____ Excerpted text

The Beginning of Your Virginia Custody Case: Part One
When moms face custody cases, they tend to panic. The thought that they might lose custody of their kids keeps them lying awake at night, makes them burst into tears at random moments, and generally makes them nervous and paranoid.
In this two part article, we’re going to talk about how to plan at the beginning of your custody case, including goal setting, the vocabulary of custody cases, how the court looks at custody and visitation cases, how to protect yourself and your children during your custody case, and what happens when custody cases raise issues of abuse.
It’s absolutely understandable that you feel a little panicky, of course. When you suddenly and unexpectedly find out that you’re about to find yourself in the middle of a full blown custody case, it’s nerve wracking. It’s also probably pretty shocking, after you’ve spent years and years caring for your children (mostly on your own), to find that your child’s father has suddenly filed a petition asking the court to award custody of the children to him. Sure, he helped some before, but caring for the children wasn’t probably the number one priority on his list like it was for you. That’s pretty normal and, if your family situation is like this, you’re definitely not alone.
Strategically, the beginning of a custody case is incredibly important. The choices you make now are some of the most important decisions you’ll make, and you want to make sure you set the stage appropriately, so that no missteps prevent you from getting the kind of outcome that you want.
So, what kind of outcome do you want? What are your goals with respect to custody?
This is an important place to start. It’s easy to get emotional and have a reaction without stepping back to really think about what you expect from your custodial arrangement. I know—you want custody of your children. But do you know what that means?
Most moms admit, right out of the gate, that they want their children to be able to have a good relationship with their father. In most cases, dad is a pretty okay guy. Even though the relationship between the two of you didn’t work out, that doesn’t mean that he’s not cut out to be a dad. (Sometimes it does, and we’ll talk about that a little later.) But, still, for most parents, both parents are generally competent people who genuinely want to have a relationship with their children.
Just because he wants to spend time with the child doesn’t mean that he’s taking something away from you. Custody isn’t something that you either win or lose. The winner doesn’t get it all, or even always get his or her way. In fact, there’s really no such thing as a winner.
Let’s talk a little bit about the vocabulary of custody.
Primary physical custody
In a primary physical custody situation, the non custodial parent has 89 or fewer days with the child in a calendar year. Historically, this has been the traditional custodial relationship. Usually, we see an arrangement where dad (I say dad because normally it’s dad who is the non custodial parent) has every other weekend, Wednesday night dinners, and two uninterrupted weeks during the summer. This is probably still one of the most popular custodial arrangements, especially in cases where both parties agree to the visitation ahead of time.
Shared Physical Custody
In a shared physical custody situation, the non custodial parent has 90 or more days with the child in a calendar year. Shared doesn’t mean 50/50, though we do see 50/50 custodial relationships. Shared physical custody is a very flexible concept, and calls any arrangement shared where the non custodial parent has 90 or more days with the child in a year (so, dad could have 90 days, or he could have a full 182.5 if it were a pure 50/50 situation).
In cases where the parents end up fighting over custody, I have seen a trend towards judges awarding some kind of shared custody arrangement. One parent won’t “lose” custody and the other parent won’t “win,” but both parents will have to share the children according to some predetermined schedule.
So, what kind of custodial arrangement do you expect? If you were to set up a custody and visitation arrangement for you, your child’s father, and your children to abide by, what would it look like? What time do you want with the children, and what time will you allow your child’s father to have?

________

**Task item A:**
Answer these questions using the custody article above, each on its own line:
(i) In a primary physical custody situation, how many days does the non custodial parent have with the child in a calendar year?
(ii) In a shared physical custody situation, how many days does the non custodial parent have with the child in a calendar year?
(iii) What trend has the writer seen among judges in cases where the parents fight over custody?
**Task item B:** Translate this sentence from the custody article above into Spanish: "Strategically, the beginning of a custody case is incredibly important."
**Task item C:** Write out the passage of the custody article above from "Just because he" up to and including "vocabulary of custody.", keeping every word and punctuation mark unchanged.

____ Given entries

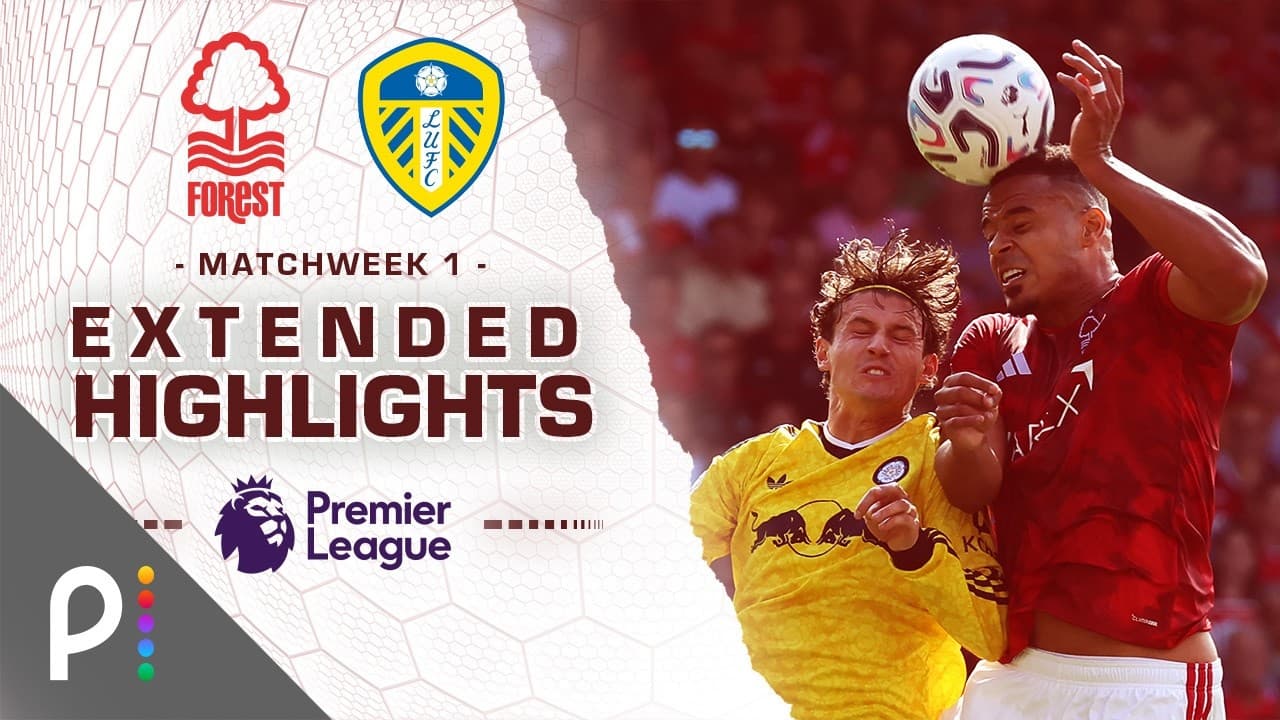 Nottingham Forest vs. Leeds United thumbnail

________
____ Given entries

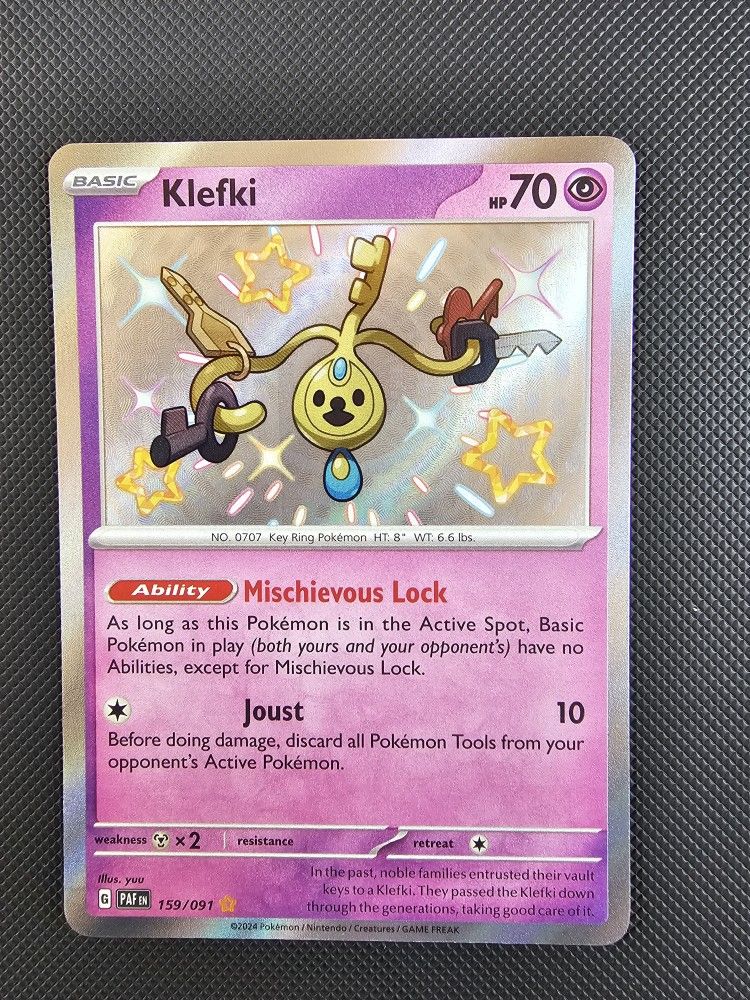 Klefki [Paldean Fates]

________
____ Given entries

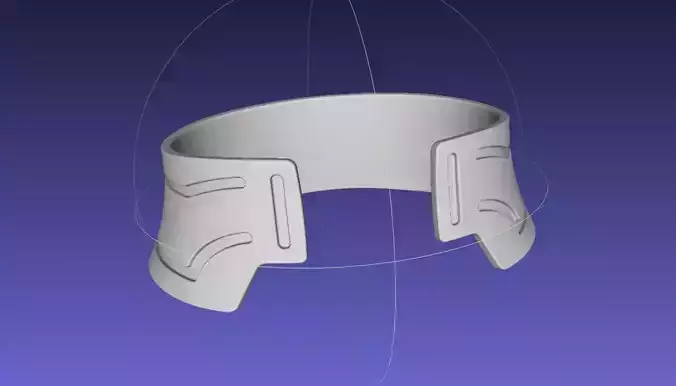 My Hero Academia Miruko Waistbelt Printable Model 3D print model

________

**Final answer A:**
(i) 89 or fewer days.
(ii) 90 or more days.
(iii) A trend toward awarding some kind of shared custody arrangement.

**Final answer B:** Desde el punto de vista estratégico, el inicio de un caso de custodia es sumamente importante.

**Final answer C:**
Just because he wants to spend time with the child doesn’t mean that he’s taking something away from you. Custody isn’t something that you either win or lose. The winner doesn’t get it all, or even always get his or her way. In fact, there’s really no such thing as a winner.
Let’s talk a little bit about the vocabulary of custody.